* [WORK ORDER] Reproduce the section of the listing that begins at the line containing "kingdom: Animalia" and finishes at the line containing "common name: domestic cow". Include both end lines and nothing beyond them.

* [DATA FOR REVIEW]
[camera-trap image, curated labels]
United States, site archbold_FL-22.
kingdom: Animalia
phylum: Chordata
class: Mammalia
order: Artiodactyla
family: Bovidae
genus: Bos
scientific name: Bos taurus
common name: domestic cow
* * *
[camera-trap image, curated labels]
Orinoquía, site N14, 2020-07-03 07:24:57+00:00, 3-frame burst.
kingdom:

* [RESULT OF THE EXERCISE]
kingdom: Animalia
phylum: Chordata
class: Mammalia
order: Artiodactyla
family: Bovidae
genus: Bos
scientific name: Bos taurus
common name: domestic cow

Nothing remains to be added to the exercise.